Bashar al-Assad, the Syrian president, has accepted the resignation of the country's government, following two weeks of anti-government protests that have gripped Syria.
"President Assad accepts the government's resignation," an announcement on state television said on Tuesday.
"Bashar al-Assad is the spine of Syria. Without him, our country will be pushed into chaos"
Naji al-Otari, the resigning premier, has been chosen by Assad as caretaker prime minister.
The government has little power in Syria, where power is concentrated in the hand of Assad, his family and the security apparatus. Otari has been prime minister since 2003.
The 32-member cabinet will continue running the country's affairs until the formation of a new government.
A new cabinet is to be formed in 24 hours, sources have told Al Jazeera.
Assad is to address the nation on Wednesday, according to a senior official, in his first speech in two weeks of unprecedented dissent.
He is expected to elaborate on a string of reforms announced last week, amid a wave of dissent and protests demanding reform and more freedoms in the country, which has been ruled by the Baath party since 1963.
More than 60 people have died since March 18 as security forces cracked down on protesters, Human Rights Watch has said.
Tuesday's announcement came as thousands of supporters of Assad poured into central Damascus in a show of support for their leader.
|Al Jazeera's Rula Amin says Assad is expected to name a new government in the coming days
On Tuesday, all roads leading to Sabeh Bahrat ("Seven Seas") square in the capital were cut off by police armed with batons, as the crowd raised Syrian flags and pictures of Assad.
"The people want Bashar al-Assad," they chanted in unison.
"Bashar al-Assad is the spine of Syria. Without him, our country will be pushed into chaos," said a man who identified himself as Abu Khodr.
Our correspondent said pro-government protests were also taking place in other cities.
"There are [pro-government] protesters coming from across the country. And there are protests not only here in Damascus but across the country."
Syria has been gripped by a wave of deadly dissent since mid-March which has put Assad under unprecedented pressure as protesters call for reforms.
Last week, Bouthaina Shaaban, the senior adviser to the president, announced a number of reforms that would take place shortly.
"One of the key things she said was there are no red lines. Everything is up for negotiations to the president of Syria," our correspondent said.
"The parliament has been in meetings ever since [the announcement] dealing with some of those reforms, at times asking the president's office to clarify exactly what these reforms will be.
"We do expect the parliament, potentially tonight, will announce that these reforms have been accepted.

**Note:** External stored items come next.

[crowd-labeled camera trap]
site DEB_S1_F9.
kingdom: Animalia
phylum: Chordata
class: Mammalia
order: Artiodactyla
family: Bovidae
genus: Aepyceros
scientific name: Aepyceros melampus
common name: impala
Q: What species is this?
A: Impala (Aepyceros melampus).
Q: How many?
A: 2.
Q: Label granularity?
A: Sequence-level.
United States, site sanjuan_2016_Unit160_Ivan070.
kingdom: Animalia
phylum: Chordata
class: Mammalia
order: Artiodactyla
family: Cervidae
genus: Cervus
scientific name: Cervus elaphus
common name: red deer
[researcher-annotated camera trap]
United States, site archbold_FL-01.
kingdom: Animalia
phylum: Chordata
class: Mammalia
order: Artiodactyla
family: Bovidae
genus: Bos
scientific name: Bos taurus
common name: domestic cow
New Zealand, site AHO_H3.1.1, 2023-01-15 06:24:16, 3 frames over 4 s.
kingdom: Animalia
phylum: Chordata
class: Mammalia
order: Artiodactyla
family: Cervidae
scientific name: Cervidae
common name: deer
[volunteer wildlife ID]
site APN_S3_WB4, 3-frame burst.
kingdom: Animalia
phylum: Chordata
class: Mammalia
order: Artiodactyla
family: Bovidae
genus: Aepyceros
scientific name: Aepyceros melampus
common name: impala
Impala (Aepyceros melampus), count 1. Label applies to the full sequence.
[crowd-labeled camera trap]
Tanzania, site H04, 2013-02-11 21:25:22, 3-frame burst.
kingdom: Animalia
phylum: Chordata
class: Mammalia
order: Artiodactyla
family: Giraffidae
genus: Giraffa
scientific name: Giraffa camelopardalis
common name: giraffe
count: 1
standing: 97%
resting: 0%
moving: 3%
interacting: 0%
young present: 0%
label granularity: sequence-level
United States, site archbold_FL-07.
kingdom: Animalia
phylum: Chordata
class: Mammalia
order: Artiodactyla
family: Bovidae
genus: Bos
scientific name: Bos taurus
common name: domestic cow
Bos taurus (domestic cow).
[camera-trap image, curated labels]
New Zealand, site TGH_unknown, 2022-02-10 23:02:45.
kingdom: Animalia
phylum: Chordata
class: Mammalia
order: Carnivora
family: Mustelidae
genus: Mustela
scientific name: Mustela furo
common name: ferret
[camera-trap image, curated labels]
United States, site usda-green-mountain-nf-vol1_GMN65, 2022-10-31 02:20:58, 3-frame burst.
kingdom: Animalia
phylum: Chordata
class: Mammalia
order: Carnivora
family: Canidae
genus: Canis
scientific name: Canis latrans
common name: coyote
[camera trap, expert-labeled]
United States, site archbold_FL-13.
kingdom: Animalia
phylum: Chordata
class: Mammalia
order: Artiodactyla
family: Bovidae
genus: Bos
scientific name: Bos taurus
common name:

At that point the cabinet will resign as part of the reforms and potentially we could end up hearing from the Syrian president Bashar al-Assad."
Our correspondent emphasised: "the people are asking for reforms, not necessarily for the president to step down".
Tuesday's developments come after a pledge by Syrian authorities to lift the state of emergency in force since the ruling Baath party took power in 1963.
"We know the emergency law will be lifted, that is confirmed ... the question is when will that happen," our correspondent said.
Lawyers say the emergency law has been used by authorities to ban protests, justify arbitrary arrests and closed courts and give free rein to the secret police.
Last week, the state also announced other reforms, including the release of detainees and plans to form new laws on the media and licensing political parties.
Meanwhile, protests have grown increasingly violent across the country, with scores being killed in the recent unrest.
On Monday, security forces fired tear gas and live ammunition into the air to disperse hundreds of protesters in Daraa, who were demanding an end to the emergency laws.
Al Jazeera's Cal Perry reports on the deadly anti-government protests in southern Daraa
They also called for the release of thousands of political prisoners and for Assad to allow freedom of speech and assembly and curb the free reign the security apparatus enjoys in the country of 22 million.
At least 61 people were killed in 10 days of anti-government protests in southern Daraa.
On Sunday, security forces were deployed to the northern city of Latakia after violent protests left at least 12 people dead.
And in Sanamin on Friday, at least 10 people were killed at a protest.
Such demonstrations would have been unthinkable a couple of months ago in Syria, but it now faces the wave of Arab revolutionary sentiment which has toppled leaders in Egypt and Tunisia.
Assad, who became president after the death of his father in 2000, has been criticised by the West and even close ally Turkey, Syria's northern neighbour, for using violence against peaceful protesters.
The president has yet to respond to the demonstrations, but Farouq al-Shara, his vice-president, said the president would give an important speech shortly.